I get the obsession w game hardware and that it was Japanese. But this article makes it sound like this was a lost DaVinci sketch book, and these comments liken game design dust to the same.

2 comments

It strikes me as odd that you'd spend the time to read an article on something you don't find interesting, and then go on to write a comment about how uninterested you are. When I come across uninteresting things online I tend to just skip them and carry on with my day.
And it is even further strange that you would write a comment about me writing a comment about how uninterested I am about something. A very odd world indeed. How far down the rabbit hole can we go?
The interest mystifies me too.

OK, it's rare. Everything that flopped is rare. But there are millions of flops. I get that SEGA has a following. But even when SEGA was selling like hotcakes, SEGA fans were not interested in this. Why the interest now?

Genuinely curious.

I think the interest comes from the fact that it is the last "home" console by SEGA before going software only. It's also due to the fact that Sega gave its approval to release disc images that allows emulation.

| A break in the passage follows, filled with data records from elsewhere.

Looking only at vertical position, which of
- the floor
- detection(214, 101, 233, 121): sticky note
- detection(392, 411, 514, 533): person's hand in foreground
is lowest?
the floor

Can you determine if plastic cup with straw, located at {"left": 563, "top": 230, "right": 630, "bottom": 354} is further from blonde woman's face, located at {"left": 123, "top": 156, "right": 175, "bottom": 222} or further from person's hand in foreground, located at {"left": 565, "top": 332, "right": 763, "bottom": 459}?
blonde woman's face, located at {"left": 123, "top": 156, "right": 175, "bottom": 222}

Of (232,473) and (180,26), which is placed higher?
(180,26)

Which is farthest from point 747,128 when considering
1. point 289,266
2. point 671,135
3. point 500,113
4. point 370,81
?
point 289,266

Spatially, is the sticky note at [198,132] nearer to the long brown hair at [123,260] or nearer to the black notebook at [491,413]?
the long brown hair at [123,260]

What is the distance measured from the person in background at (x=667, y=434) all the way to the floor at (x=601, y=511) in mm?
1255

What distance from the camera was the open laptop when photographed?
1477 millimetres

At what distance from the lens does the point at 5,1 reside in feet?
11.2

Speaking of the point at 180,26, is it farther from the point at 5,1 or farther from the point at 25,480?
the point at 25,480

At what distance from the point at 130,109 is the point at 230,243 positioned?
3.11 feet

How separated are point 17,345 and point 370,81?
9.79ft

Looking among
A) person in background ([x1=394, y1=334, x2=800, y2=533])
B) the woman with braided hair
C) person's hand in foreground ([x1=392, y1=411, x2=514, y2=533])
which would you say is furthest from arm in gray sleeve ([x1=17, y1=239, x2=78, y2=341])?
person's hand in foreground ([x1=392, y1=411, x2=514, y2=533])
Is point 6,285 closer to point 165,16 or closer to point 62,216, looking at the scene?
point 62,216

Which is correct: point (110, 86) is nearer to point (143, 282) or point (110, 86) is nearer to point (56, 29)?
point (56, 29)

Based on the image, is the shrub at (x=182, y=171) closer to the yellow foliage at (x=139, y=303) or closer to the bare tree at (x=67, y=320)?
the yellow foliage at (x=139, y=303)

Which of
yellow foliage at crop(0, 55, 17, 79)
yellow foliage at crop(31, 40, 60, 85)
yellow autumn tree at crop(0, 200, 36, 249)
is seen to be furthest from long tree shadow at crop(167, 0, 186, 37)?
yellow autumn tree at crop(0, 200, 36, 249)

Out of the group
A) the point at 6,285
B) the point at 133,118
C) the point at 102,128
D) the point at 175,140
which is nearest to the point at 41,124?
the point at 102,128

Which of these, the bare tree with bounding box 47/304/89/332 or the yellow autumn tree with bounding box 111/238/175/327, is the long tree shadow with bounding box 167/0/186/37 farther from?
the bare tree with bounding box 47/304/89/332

A big Japanese company approving this kind of work is kind of unprecedented.
Exactly this. I think too there's some homage to those who were die-hard Sega fans, and who continue to be, that find this piece of hardware an extraordinary find.

There's a few dedicated communities to hacking on old Sega hardware and walking through the architecture from the time. Pretty cool stuff all things considered, in a community always watching out for the next shiny thing.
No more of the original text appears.